Records provided:
--------

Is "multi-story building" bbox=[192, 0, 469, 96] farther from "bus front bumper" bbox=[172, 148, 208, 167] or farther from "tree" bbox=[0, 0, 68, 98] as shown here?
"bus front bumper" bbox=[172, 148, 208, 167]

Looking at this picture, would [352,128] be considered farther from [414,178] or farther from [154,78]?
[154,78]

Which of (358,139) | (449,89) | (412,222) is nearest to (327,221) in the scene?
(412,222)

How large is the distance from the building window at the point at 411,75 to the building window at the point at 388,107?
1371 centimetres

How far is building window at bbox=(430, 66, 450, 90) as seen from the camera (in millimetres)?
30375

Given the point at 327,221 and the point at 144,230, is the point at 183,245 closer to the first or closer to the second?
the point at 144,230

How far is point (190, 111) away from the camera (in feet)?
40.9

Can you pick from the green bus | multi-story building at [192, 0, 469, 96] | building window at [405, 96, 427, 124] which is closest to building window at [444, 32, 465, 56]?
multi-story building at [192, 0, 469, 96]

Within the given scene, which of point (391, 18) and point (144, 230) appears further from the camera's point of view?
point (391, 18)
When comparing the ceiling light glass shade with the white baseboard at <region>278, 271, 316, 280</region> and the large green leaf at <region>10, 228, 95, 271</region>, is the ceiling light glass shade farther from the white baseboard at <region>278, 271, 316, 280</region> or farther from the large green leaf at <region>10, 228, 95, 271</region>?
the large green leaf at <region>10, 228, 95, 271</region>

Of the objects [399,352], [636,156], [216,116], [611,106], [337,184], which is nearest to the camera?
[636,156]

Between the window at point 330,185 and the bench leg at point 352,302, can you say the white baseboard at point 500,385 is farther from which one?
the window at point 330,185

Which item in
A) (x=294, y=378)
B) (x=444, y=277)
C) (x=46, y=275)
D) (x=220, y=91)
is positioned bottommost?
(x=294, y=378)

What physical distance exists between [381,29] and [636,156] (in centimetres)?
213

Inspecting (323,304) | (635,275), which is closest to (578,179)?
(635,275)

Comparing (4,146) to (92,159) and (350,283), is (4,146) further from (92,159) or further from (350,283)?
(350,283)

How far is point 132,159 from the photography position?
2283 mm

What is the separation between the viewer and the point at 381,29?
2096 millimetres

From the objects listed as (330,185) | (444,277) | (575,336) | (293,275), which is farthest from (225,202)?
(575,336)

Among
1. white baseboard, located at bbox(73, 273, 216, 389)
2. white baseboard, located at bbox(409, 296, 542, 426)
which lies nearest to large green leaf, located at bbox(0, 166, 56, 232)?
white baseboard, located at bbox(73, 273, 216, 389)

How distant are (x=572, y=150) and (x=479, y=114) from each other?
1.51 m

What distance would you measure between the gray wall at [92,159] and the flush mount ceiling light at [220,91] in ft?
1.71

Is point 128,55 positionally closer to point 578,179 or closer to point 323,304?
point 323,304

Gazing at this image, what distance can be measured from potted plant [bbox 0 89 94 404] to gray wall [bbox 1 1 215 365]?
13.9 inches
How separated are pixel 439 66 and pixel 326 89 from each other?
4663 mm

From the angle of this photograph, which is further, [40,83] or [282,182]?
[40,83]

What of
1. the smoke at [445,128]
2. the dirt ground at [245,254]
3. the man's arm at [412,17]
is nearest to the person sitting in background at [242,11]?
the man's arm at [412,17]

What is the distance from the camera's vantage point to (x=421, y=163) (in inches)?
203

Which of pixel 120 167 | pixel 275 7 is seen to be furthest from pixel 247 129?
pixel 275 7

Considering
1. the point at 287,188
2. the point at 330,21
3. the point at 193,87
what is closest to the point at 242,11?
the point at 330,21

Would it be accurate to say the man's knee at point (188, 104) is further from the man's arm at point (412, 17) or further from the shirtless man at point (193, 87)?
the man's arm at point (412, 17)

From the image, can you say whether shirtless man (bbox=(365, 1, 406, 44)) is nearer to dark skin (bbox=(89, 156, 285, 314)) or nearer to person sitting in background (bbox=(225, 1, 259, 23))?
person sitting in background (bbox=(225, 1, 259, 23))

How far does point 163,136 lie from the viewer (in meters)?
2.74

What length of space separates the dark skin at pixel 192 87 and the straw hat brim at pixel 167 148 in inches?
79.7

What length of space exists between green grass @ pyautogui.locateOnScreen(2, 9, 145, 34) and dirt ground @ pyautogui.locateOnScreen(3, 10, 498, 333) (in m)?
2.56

--------

Problem to work on: Count the lines in the items above that contain the string "seen", with case taken into account, and reply with the number alone.

Result for this exercise: 2